FPÖ-Hofer: Soziales Wien hat Handlungsbedarf

UN-Behindertenrechtskonvention muss auch in Wien Umsetzung finden

Wien (OTS) - Nachdem im ersten Primärversorgungszentrum Wiens in der Mariahilferstraße, das erst im Mai feierlich eröffnet und nicht nur von der Gemeinde Wien kräftig subventioniert wurde, auf den barrierefreien Zugang mittels behindertengerechtem Aufzug vergessen wurde, hinke die Bundeshauptstadt auch bei adäquaten barrierefreien Unterbringungsmöglichkeiten junger Menschen mit Behinderung noch immer hinterher, moniert der freiheitliche Pflege- und Behindertensprecher und Dritte Präsident des Nationalrates, Ing. Norbert Hofer.

Nach wie vor lebt eine große Anzahl sehr junger behinderter Menschen in Altenwohnheimen des Wiener Krankenanstaltenverbunds (KAV). Diese Pflegeeinrichtungen seien zwar barrierefrei, doch gebe es in diesen keine Beschäftigung oder Förderung der jungen Menschen, kritisiert Hofer: "Dies entsprecht nicht einem selbstbestimmten Leben nach den Vorgaben der UN-Behindertenrechtskonvention." Das Pflegewohnhaus Baumgarten des KAV beispielsweise, das im Mai 2014 in Betrieb ging, werbe online damit, dass "es einen Pflegewohnbereich für jüngere Bewohnerinnen und Bewohner (26 Plätze)" gibt.

Die Zahlen des kürzlich präsentierten Wiener Sozialberichts 2015 zeigen, dass gerade im vollbetreuten Wohnen in Wien der Anteil junger Menschen mit Behinderungen sehr hoch ist.
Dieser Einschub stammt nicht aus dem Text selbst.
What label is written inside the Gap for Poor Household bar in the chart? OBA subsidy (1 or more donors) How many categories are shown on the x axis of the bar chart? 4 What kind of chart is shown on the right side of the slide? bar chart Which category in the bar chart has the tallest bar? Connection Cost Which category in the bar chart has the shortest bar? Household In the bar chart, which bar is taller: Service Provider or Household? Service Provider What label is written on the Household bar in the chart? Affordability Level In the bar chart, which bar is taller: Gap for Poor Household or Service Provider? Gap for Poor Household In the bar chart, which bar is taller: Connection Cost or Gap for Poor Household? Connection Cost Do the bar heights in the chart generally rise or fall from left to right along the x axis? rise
Hier "überwiegt bei den Frauen die Altersgruppe der 40- bis unter 50-Jährigen mit 27 Prozent und bei den Männern die Altersgruppe der 25- bis unter 40-Jährigen mit 31 Prozent". Der Anteil der 18- bis unter 25-Jährigen liegt dem Bericht zufolge bei 14 Prozent bei Männern und 18 Prozent bei Frauen in der Vollbetreuung.
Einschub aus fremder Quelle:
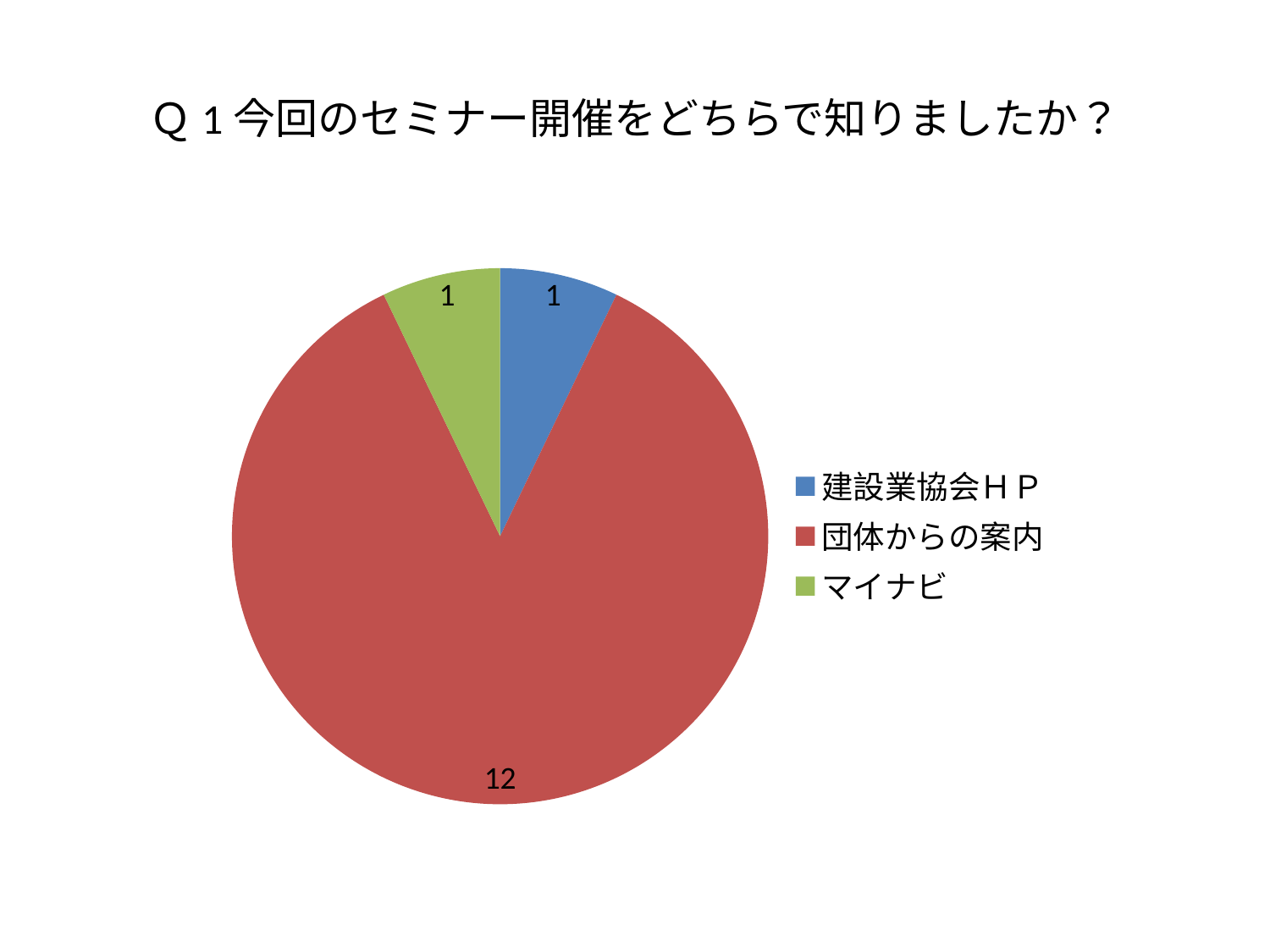
What is the difference between the values for 団体からの案内 and マイナビ? 11 What is the title of the chart? Ｑ１今回のセミナー開催をどちらで知りましたか？ What colour is the slice for マイナビ? green How many categories does the pie chart show? 3 Which category has the largest slice? 団体からの案内 What share of the pie does 団体からの案内 represent? 12 of 14 What is the total of all slices in the pie chart? 14 What is the value for 団体からの案内? 12 Which is larger, the value for 団体からの案内 or the value for 建設業協会ＨＰ? 団体からの案内 What is the value for 建設業協会ＨＰ? 1 What kind of chart is shown on the slide? pie chart What is the value for マイナビ? 1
Zwar gebe es einen Trend in Richtung teilbetreutes Wohnen, "hin zu einer stärkeren Ausrichtung an den individuellen Bedürfnissen", entnimmt Hofer dem Bericht, doch angesichts der in den Pflegehäusern des KAV noch immer untergebrachten jungen Menschen besteht dringender Handlungsbedarf", zeigt der freiheitliche Behindertensprecher auf, "denn gerade jüngere Menschen mit Einschränkungen verlieren in Pflege- oder Seniorenheimen ein Stück Selbstbestimmung und Eigenständigkeit, ganz besonders aufgrund der nicht vorhandenen Förderung und der erzwungenen Untätigkeit."